It's possible to read the Juan Mata transfer as the end of the infamous Chelsea 'project' begun during the late stages Carlo Ancelotti's tenure. The Blues brought in a slew of young prospects and quick, technical players, beginning a very strange transition period that saw them win three trophies (including a European Cup) while simultaneously struggling in the league three seasons in a row.
Mata, the star of the show for two straight seasons, has been shipped off to Manchester United. Kevin de Bruyne, one of the brightest prospects in Europe, now plays for Wolfsburg. Nobody is untouchable under the new regime -- if Jose Mourinho doesn't think you fit into his team, you're toast. That's the world in which the 'Chelsea will sell Romelu Lukaku to buy Edinson Cavani' rumour lives.
Now don't get me wrong, it's entirely possible that the club doesn't consider Lukaku good enough to be our first-choice striker. His displays for West Bromwich Albion and Everton have been fantastic, but there are still obvious weaknesses in his game to be addressed, and if he needs to be sold for a world-class player to come in, there may well be a conversation to be had.

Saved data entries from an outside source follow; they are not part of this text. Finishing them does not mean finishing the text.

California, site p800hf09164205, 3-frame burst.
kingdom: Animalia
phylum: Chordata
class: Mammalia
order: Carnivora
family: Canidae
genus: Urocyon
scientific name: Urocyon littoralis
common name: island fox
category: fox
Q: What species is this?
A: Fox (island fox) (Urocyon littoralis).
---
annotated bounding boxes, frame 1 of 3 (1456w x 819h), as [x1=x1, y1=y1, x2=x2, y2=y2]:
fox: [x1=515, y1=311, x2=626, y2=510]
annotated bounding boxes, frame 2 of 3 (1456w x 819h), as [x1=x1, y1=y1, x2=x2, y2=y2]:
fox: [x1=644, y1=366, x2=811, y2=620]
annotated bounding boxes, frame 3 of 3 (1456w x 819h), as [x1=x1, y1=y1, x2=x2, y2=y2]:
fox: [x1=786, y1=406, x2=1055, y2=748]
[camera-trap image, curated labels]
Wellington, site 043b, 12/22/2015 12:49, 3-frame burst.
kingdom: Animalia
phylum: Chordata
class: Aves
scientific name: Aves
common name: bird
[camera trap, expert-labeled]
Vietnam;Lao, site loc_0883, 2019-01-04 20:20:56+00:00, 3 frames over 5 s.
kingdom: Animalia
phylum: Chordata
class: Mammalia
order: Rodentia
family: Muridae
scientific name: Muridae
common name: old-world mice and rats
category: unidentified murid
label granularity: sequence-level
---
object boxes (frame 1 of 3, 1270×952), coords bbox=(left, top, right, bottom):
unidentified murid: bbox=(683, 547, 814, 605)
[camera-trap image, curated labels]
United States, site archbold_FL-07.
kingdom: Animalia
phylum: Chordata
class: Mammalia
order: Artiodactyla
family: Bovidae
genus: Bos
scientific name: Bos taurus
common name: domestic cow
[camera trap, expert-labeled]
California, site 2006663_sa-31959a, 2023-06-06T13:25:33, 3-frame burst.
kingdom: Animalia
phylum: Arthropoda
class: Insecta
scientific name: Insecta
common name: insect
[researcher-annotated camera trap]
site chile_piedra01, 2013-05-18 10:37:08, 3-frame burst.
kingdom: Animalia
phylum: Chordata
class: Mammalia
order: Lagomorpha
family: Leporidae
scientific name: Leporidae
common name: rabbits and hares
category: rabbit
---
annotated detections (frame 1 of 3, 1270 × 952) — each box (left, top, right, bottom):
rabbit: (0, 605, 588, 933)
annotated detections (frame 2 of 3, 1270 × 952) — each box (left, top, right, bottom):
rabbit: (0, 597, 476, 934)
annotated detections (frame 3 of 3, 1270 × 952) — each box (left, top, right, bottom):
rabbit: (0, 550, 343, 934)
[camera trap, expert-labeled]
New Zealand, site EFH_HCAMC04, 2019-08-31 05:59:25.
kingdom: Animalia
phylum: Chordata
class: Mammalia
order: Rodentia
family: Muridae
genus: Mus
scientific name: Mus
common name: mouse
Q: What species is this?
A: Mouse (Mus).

But it's important to note that he won't be sold if it doesn't make sense to sell him. A £23 million sale, which is what the Mirror are suggesting is Chelsea's asking price, would probably not reflect the market value of a 20-year-old centre forward who's just had two strong years in the Premier League.
The recent sales do not, for me, reflect a club deliberately deconstructing what has gone before. Emotions aside (which I hope is how all football clubs operate), footballers are resources to be deployed as appropriate, and Chelsea's recent moves are entirely defensible from that perspective.
The club can be as ruthless as it wants as long as it isn't being inefficient. We know that Chelsea will be looking to bring in a top striker soon, although it won't be this January. We know that Romelu Lukaku wants to be a number one striker, preferably for us. There's certainly going to be some conflict there. But if that means selling low on Lukaku rather than maximising what we can get for him, something's gone very wrong.
My feeling, however, is that this is simple extrapolation on the part of the media, pieced together on the basis of Lukaku going on loan in September and the club embarking on a Janaury selling spree. I'd be surprised if there was much truth to the current set of reports. If we wanted Edinson Cavani that badly, we'd have tried harder for him in summer before his wages shot to stratospheric levels at Paris Saint-Germain. If we were desperate enough for a striker that we'd dump one of our most valuable properties on the cheap to secure him, we'd have already done so.
In its own little world, this rumour makes some sense, but in the real one? Not so much, I'm thinking.